The limitations of the present study are connected with the relatively limited size of the studied groups. As this research was focused on gestational hypertension only and the available data are conflicting, the interpretation of the results is demanding. Since it seems that gestational hypertension is separate from preeclampsia form of hypertensive diseases induced by pregnancy, the need for further investigations on GH pathogenesis and the role of adipokines and the endothelium dysfunction markers is warranted.

5. Conclusions

The higher levels of leptin in pregnant women with gestational hypertension may be suggestive of the role of leptin in GH development. As the patients in the GH group had higher BMI, hyperleptinemia may link obesity with gestational hypertension. The significance of leptin as the predictive marker of GH development could be implied. It could be postulated that the higher levels of sICAM-1 in the GH patients, although not statistically significant, could reflect some impairment of the endothelium function occurring in GH regardless of BMI. The comparable adiponectin levels in GH and healthy pregnant patients and the lack of its correlation with BMI may indicate the occurrence of a protective mechanism in pregnancy, maintaining its concentration and preserving from the consequences of the decrease in its levels in overweight and obese patients. As ADMA levels were similar in GH and healthy pregnant women, ADMA seems not to be involved in GH pathogenesis, suggesting that NO synthesis is not impaired in this pregnancy complication.

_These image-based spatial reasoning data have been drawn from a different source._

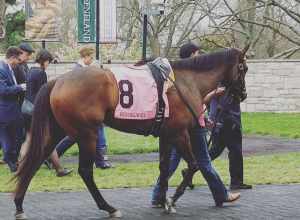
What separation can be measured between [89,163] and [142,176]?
3.27 m

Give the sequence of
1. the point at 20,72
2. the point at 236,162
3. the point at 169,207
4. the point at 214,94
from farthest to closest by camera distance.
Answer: the point at 20,72
the point at 236,162
the point at 214,94
the point at 169,207

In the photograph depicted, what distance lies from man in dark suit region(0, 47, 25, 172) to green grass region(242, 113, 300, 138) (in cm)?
813

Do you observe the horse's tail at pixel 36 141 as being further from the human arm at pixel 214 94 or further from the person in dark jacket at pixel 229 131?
the person in dark jacket at pixel 229 131

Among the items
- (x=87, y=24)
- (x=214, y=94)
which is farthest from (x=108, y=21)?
(x=214, y=94)

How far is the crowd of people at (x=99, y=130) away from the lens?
28.6 feet

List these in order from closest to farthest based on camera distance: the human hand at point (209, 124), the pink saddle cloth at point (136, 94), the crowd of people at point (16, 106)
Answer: the pink saddle cloth at point (136, 94) < the human hand at point (209, 124) < the crowd of people at point (16, 106)

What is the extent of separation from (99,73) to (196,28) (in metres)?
33.6

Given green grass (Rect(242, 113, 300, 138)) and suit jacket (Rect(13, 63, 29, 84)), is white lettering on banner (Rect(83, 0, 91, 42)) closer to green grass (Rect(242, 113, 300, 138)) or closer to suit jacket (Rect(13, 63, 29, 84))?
green grass (Rect(242, 113, 300, 138))

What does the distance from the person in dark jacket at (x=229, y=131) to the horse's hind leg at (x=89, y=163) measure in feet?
7.26

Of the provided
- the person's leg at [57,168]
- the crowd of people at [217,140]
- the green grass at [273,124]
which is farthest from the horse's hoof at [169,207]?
the green grass at [273,124]

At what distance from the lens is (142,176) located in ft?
36.8

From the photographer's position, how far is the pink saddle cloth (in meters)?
7.97

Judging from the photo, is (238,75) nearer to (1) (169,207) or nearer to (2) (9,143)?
(1) (169,207)

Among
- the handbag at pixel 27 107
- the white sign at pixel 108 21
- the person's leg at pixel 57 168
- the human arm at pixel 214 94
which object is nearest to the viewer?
the human arm at pixel 214 94
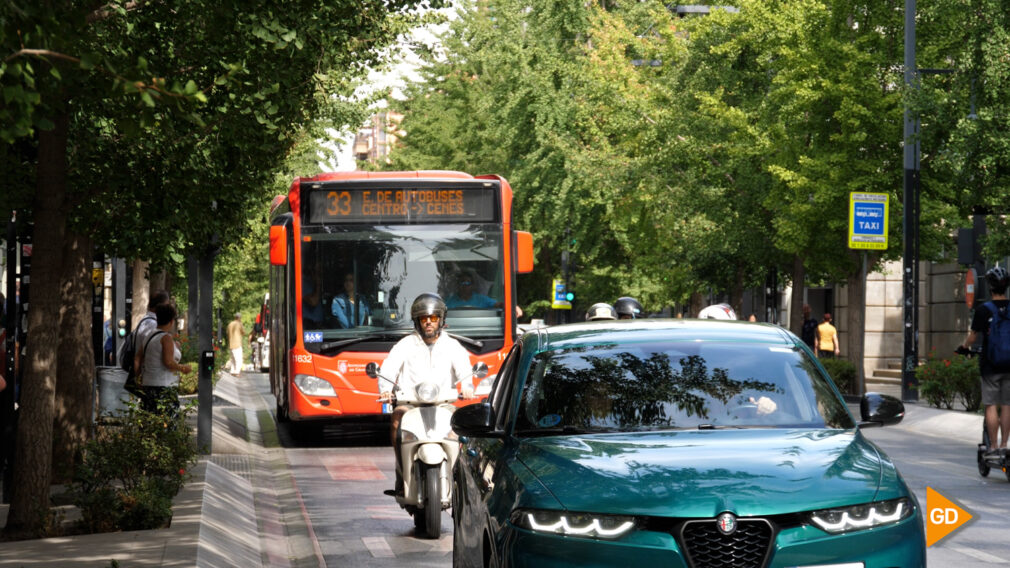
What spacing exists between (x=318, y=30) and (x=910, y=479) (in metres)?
7.34

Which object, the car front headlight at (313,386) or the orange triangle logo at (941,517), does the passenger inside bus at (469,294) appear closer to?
the car front headlight at (313,386)

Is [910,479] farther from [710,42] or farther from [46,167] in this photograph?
[710,42]

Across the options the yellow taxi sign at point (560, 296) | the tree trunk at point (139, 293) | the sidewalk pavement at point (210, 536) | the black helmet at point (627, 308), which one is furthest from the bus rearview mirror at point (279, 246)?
the yellow taxi sign at point (560, 296)

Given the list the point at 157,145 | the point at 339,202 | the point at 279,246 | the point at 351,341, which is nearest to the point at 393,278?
the point at 351,341

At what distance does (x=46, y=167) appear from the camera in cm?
1014

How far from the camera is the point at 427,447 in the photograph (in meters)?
10.7

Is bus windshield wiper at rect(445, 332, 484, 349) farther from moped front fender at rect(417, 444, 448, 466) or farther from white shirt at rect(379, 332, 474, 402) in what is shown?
moped front fender at rect(417, 444, 448, 466)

Since the data on the gestational hypertension pathogenesis and their correlations with adipokines and markers of the endothelium dysfunction are limited, further studies on this issue are warranted.

Data Availability

The statistical data used to support the findings of this study are included in the article.

Disclosure

The abstract of this paper was presented as the poster at the XXXIII Congress of the Polish Society of Gynecologists and Obstetricians: A healthy woman, our goal and the future. Warsaw, 13–15 September 2018. Summ. p. 158.

Conflicts of Interest

The authors declare that there are no conflicts of interest regarding the publication of this paper.

Acknowledgments

This study was supported by the Medical University of Lublin (grant no. 332).